Choosing between strategies for designing surveys: autonomous underwater vehicles
Foster, SD and Hosack, GR and Hill, NA and Barrett, NS and Lucieer, VL, Choosing between strategies for designing surveys: autonomous underwater vehicles, Methods in Ecology and Evolution, 5, (3) pp. 287-297. ISSN 2041-210X (2014) [Refereed Article]
Copyright 2014 The Authors. Methods in Ecology and Evolution Copyright 2014 British Ecological Society
Autonomous underwater vehicles (AUV), which collect images of marine habitats, are now an established sampling tool. The use of AUVs is becoming more widespread as they offer a non-destructive method to survey substantial spatial areas. The design of AUV surveys has historically been based on expert knowledge and AUV-specific considerations, such as reducing geolocation error. The expert knowledge encompasses intuition, previous surveying experiences and holistic knowledge of the study region.
We investigate the statistical aspects to AUV survey design for estimation of percentage cover of key benthic biota. We investigate the presence of spatial autocorrelation in AUV data using model-based geostatistics and examine the effect of autocorrelation on survey design by examining different design strategies methods for placing AUV transects. The design strategies are assessed by inspecting the expected bias and the expected standard deviation of model predictions, where the model depends on the choice of design.
The AUV data exhibited a wide range of autocorrelation, from non-existent to substantial. The design strategies varied in their statistical performance and nearly all strategies had shortcomings. Design strategies that were consistently poor performers had (i) transects placed in parallel in a single spatial dimension and (ii) made no attempt to spread out the transects in space. The superior design types had more transect-to-transect separation (but not too much) and effectively spanned important covariates.

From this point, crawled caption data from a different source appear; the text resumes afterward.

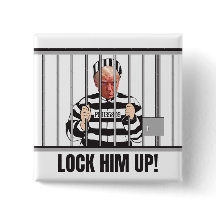 Bouton Carré LockHimUp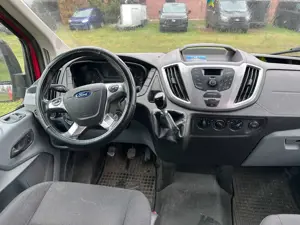 Ford Transit Bild 4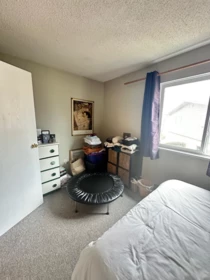 Primary Bedroom Photo of 5 313 Highland Way, Port Moody, BC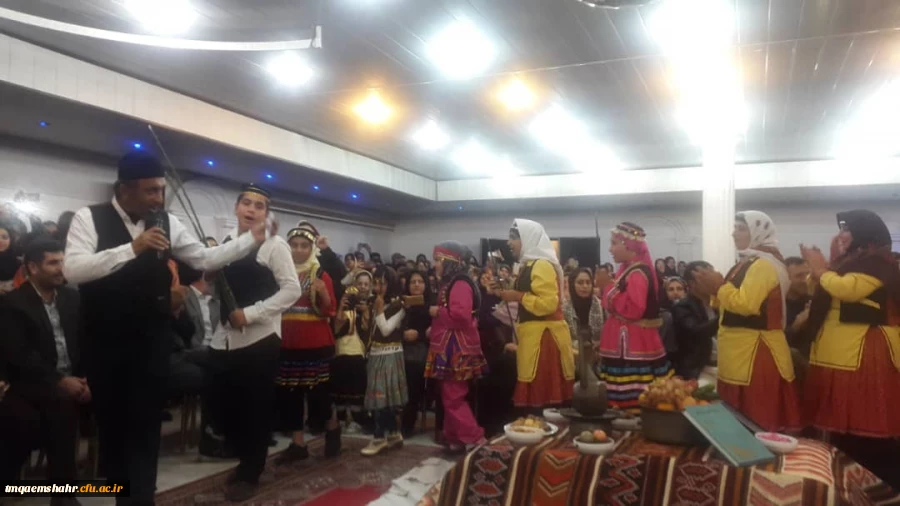  14 آبان روزی برای شناساندن زبان، لباس , آداب , رسوم و رونق صنعت گردشکری فرهنگی استان مازندران است. 20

The results give guidelines to researchers designing AUV surveys for biological mapping and for monitoring. In particular, we demonstrate that any spatial design should seek spatial balance, such as would be introduced by a systematic or stratified component within a randomized design. Knowledge of the system under study should be incorporated and, if possible, should be done so in a formal manner that is objective and repeatable.